(Stored data)
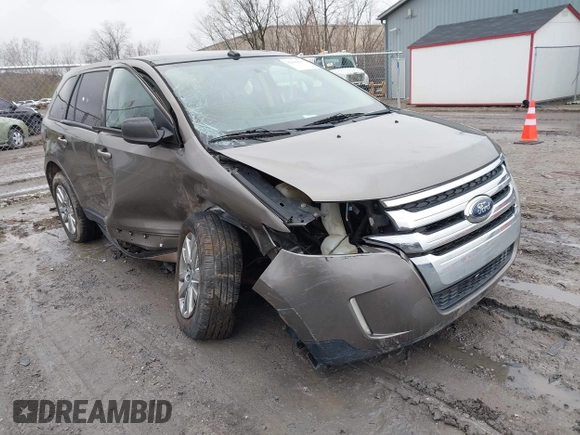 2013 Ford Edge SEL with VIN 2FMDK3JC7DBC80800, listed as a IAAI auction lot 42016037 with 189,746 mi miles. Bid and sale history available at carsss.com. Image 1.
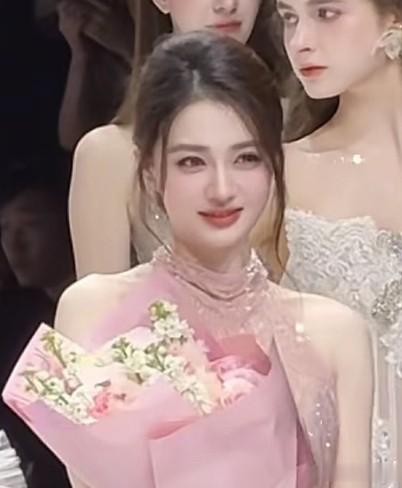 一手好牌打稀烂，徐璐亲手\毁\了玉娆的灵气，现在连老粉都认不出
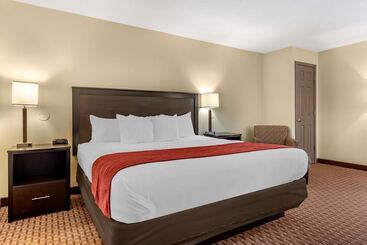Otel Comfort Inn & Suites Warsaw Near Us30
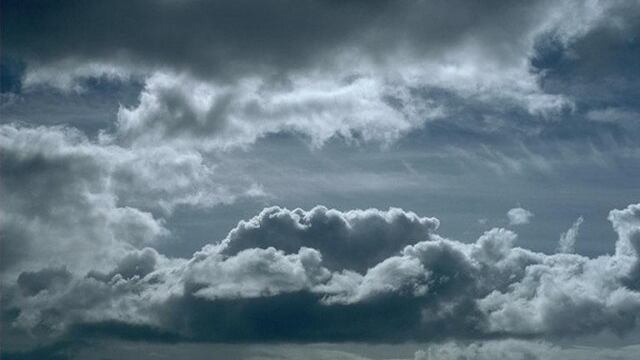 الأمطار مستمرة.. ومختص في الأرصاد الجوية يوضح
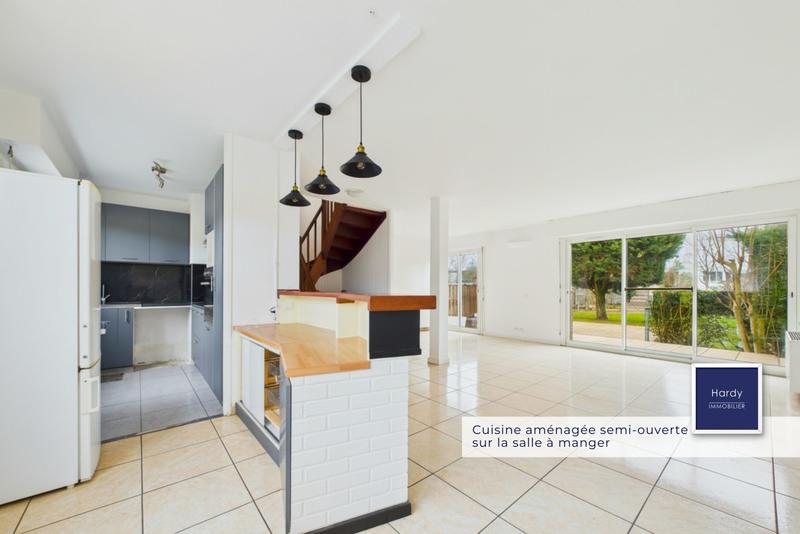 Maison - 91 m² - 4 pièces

* [Instructions for the task]:
All of the records above are to be printed exactly, with every picture omitted.

* [Solution to the problem]:
 2013 Ford Edge SEL with VIN 2FMDK3JC7DBC80800, listed as a IAAI auction lot 42016037 with 189,746 mi miles. Bid and sale history available at carsss.com. Image 1.
 一手好牌打稀烂，徐璐亲手\毁\了玉娆的灵气，现在连老粉都认不出
Otel Comfort Inn & Suites Warsaw Near Us30
 الأمطار مستمرة.. ومختص في الأرصاد الجوية يوضح
 Maison - 91 m² - 4 pièces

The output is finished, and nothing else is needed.